» **ACTIVITY**: Repeat every record exactly, but keep images out of the copy.

··········

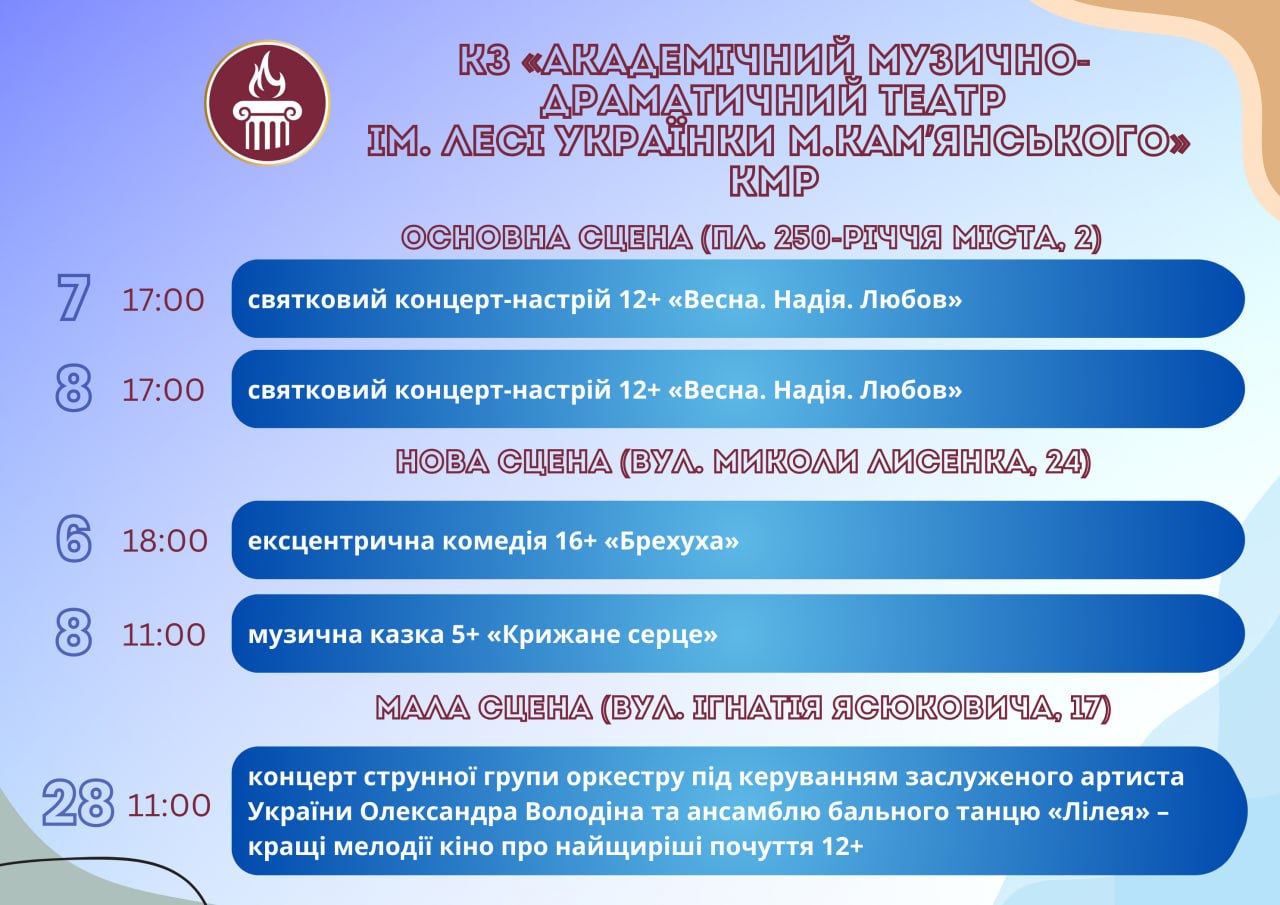 КЗ «АКАДЕМІЧНИЙ МУЗИЧНО-ДРАМАТИЧНИЙ ТЕАТР ІМ. ЛЕСІ УКРАЇНКИ М.КАМ'ЯНСЬКОГО» КМР

ОСНОВНА СЦЕНА (ПЛ. 250-РІЧЧЯ МІСТА, 2)

7 17:00 святковий концерт-настрій 12+ «Весна. Надія. Любов»

8 17:00 святковий концерт-настрій 12+ «Весна. Надія. Любов»

НОВА СЦЕНА (ВУЛ. МИКОЛИ ЛИСЕНКА, 24)

6 18:00 ексцентрична комедія 16+ «Брехуха»

8 11:00 музична казка 5+ «Крижане серце»

МАЛА СЦЕНА (ВУЛ. ІГНАТІЯ ЯСЮКОВИЧА, 17)

28 11:00 концерт струнної групи оркестру під керуванням заслуженого артиста України Олександра Володіна та ансамблю бального танцю «Лілея» – кращі мелодії кіно про найщиріші почуття 12+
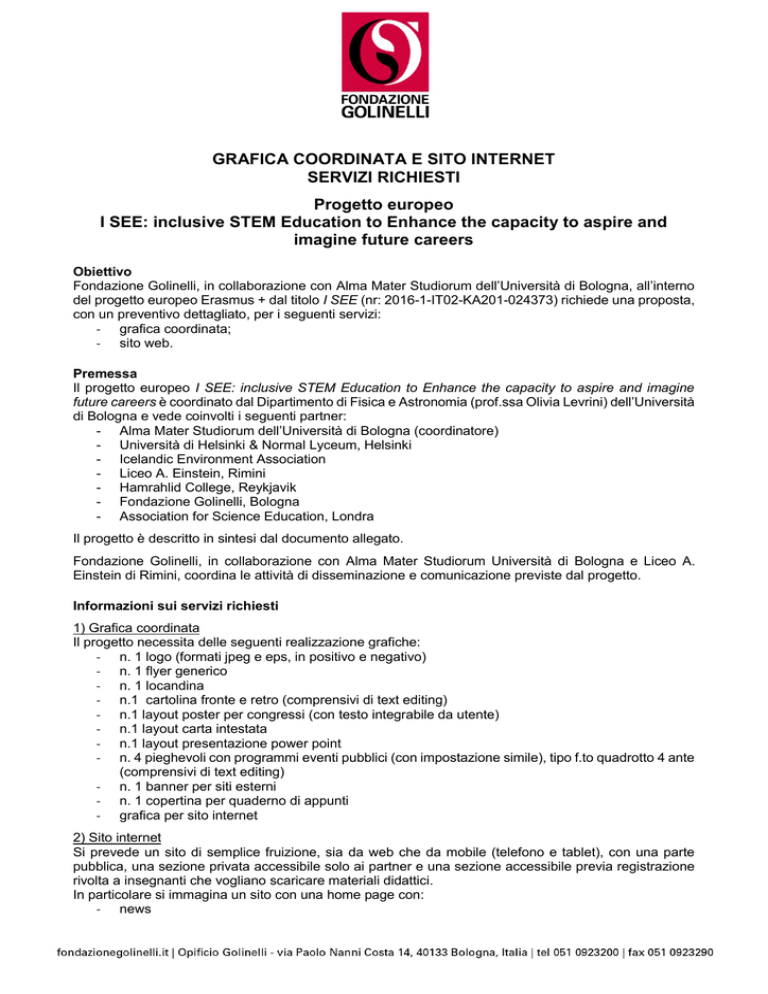 FONDAZIONE GOLINELLI

GRAFICA COORDINATA E SITO INTERNET
SERVIZI RICHIESTI

Progetto europeo
I SEE: inclusive STEM Education to Enhance the capacity to aspire and imagine future careers

Obiettivo
Fondazione Golinelli, in collaborazione con Alma Mater Studiorum dell'Università di Bologna, all'interno del progetto europeo Erasmus + dal titolo I SEE (nr: 2016-1-IT02-KA201-024373) richiede una proposta, con un preventivo dettagliato, per i seguenti servizi:
- grafica coordinata;
- sito web.

Premessa
Il progetto europeo I SEE: inclusive STEM Education to Enhance the capacity to aspire and imagine future careers è coordinato dal Dipartimento di Fisica e Astronomia (prof.ssa Olivia Levrini) dell'Università di Bologna e vede coinvolti i seguenti partner:
- Alma Mater Studiorum dell'Università di Bologna (coordinatore)
- Università di Helsinki & Normal Lyceum, Helsinki
- Icelandic Environment Association
- Liceo A. Einstein, Rimini
- Hamrahlid College, Reykjavik
- Fondazione Golinelli, Bologna
- Association for Science Education, Londra

Il progetto è descritto in sintesi dal documento allegato.

Fondazione Golinelli, in collaborazione con Alma Mater Studiorum Università di Bologna e Liceo A. Einstein di Rimini, coordina le attività di disseminazione e comunicazione previste dal progetto.

Informazioni sui servizi richiesti

1) Grafica coordinata
Il progetto necessita delle seguenti realizzazione grafiche:
- n. 1 logo (formati jpeg e eps, in positivo e negativo)
- n. 1 flyer generico
- n. 1 locandina
- n.1 cartolina fronte e retro (comprensivi di text editing)
- n.1 layout poster per congressi (con testo integrabile da utente)
- n.1 layout carta intestata
- n.1 layout presentazione power point
- n. 4 pieghevoli con programmi eventi pubblici (con impostazione simile), tipo f.to quadrotto 4 ante (comprensivi di text editing)
- n. 1 banner per siti esterni
- n. 1 copertina per quaderno di appunti
- grafica per sito internet

2) Sito internet
Si prevede un sito di semplice fruizione, sia da web che da mobile (telefono e tablet), con una parte pubblica, una sezione privata accessibile solo ai partner e una sezione accessibile previa registrazione rivolta a insegnanti che vogliano scaricare materiali didattici.
In particolare si immagina un sito con una home page con:
- news

fondazionegolinelli.it | Opificio Golinelli - via Paolo Nanni Costa 14, 40133 Bologna, Italia | tel 051 0923200 | fax 051 0923290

··········

» **ANSWER BELOW**:
 КЗ «АКАДЕМІЧНИЙ МУЗИЧНО-ДРАМАТИЧНИЙ ТЕАТР ІМ. ЛЕСІ УКРАЇНКИ М.КАМ'ЯНСЬКОГО» КМР

ОСНОВНА СЦЕНА (ПЛ. 250-РІЧЧЯ МІСТА, 2)

7 17:00 святковий концерт-настрій 12+ «Весна. Надія. Любов»

8 17:00 святковий концерт-настрій 12+ «Весна. Надія. Любов»

НОВА СЦЕНА (ВУЛ. МИКОЛИ ЛИСЕНКА, 24)

6 18:00 ексцентрична комедія 16+ «Брехуха»

8 11:00 музична казка 5+ «Крижане серце»

МАЛА СЦЕНА (ВУЛ. ІГНАТІЯ ЯСЮКОВИЧА, 17)

28 11:00 концерт струнної групи оркестру під керуванням заслуженого артиста України Олександра Володіна та ансамблю бального танцю «Лілея» – кращі мелодії кіно про найщиріші почуття 12+
 FONDAZIONE GOLINELLI

GRAFICA COORDINATA E SITO INTERNET
SERVIZI RICHIESTI

Progetto europeo
I SEE: inclusive STEM Education to Enhance the capacity to aspire and imagine future careers

Obiettivo
Fondazione Golinelli, in collaborazione con Alma Mater Studiorum dell'Università di Bologna, all'interno del progetto europeo Erasmus + dal titolo I SEE (nr: 2016-1-IT02-KA201-024373) richiede una proposta, con un preventivo dettagliato, per i seguenti servizi:
- grafica coordinata;
- sito web.

Premessa
Il progetto europeo I SEE: inclusive STEM Education to Enhance the capacity to aspire and imagine future careers è coordinato dal Dipartimento di Fisica e Astronomia (prof.ssa Olivia Levrini) dell'Università di Bologna e vede coinvolti i seguenti partner:
- Alma Mater Studiorum dell'Università di Bologna (coordinatore)
- Università di Helsinki & Normal Lyceum, Helsinki
- Icelandic Environment Association
- Liceo A. Einstein, Rimini
- Hamrahlid College, Reykjavik
- Fondazione Golinelli, Bologna
- Association for Science Education, Londra

Il progetto è descritto in sintesi dal documento allegato.

Fondazione Golinelli, in collaborazione con Alma Mater Studiorum Università di Bologna e Liceo A. Einstein di Rimini, coordina le attività di disseminazione e comunicazione previste dal progetto.

Informazioni sui servizi richiesti

1) Grafica coordinata
Il progetto necessita delle seguenti realizzazione grafiche:
- n. 1 logo (formati jpeg e eps, in positivo e negativo)
- n. 1 flyer generico
- n. 1 locandina
- n.1 cartolina fronte e retro (comprensivi di text editing)
- n.1 layout poster per congressi (con testo integrabile da utente)
- n.1 layout carta intestata
- n.1 layout presentazione power point
- n. 4 pieghevoli con programmi eventi pubblici (con impostazione simile), tipo f.to quadrotto 4 ante (comprensivi di text editing)
- n. 1 banner per siti esterni
- n. 1 copertina per quaderno di appunti
- grafica per sito internet

2) Sito internet
Si prevede un sito di semplice fruizione, sia da web che da mobile (telefono e tablet), con una parte pubblica, una sezione privata accessibile solo ai partner e una sezione accessibile previa registrazione rivolta a insegnanti che vogliano scaricare materiali didattici.
In particolare si immagina un sito con una home page con:
- news

fondazionegolinelli.it | Opificio Golinelli - via Paolo Nanni Costa 14, 40133 Bologna, Italia | tel 051 0923200 | fax 051 0923290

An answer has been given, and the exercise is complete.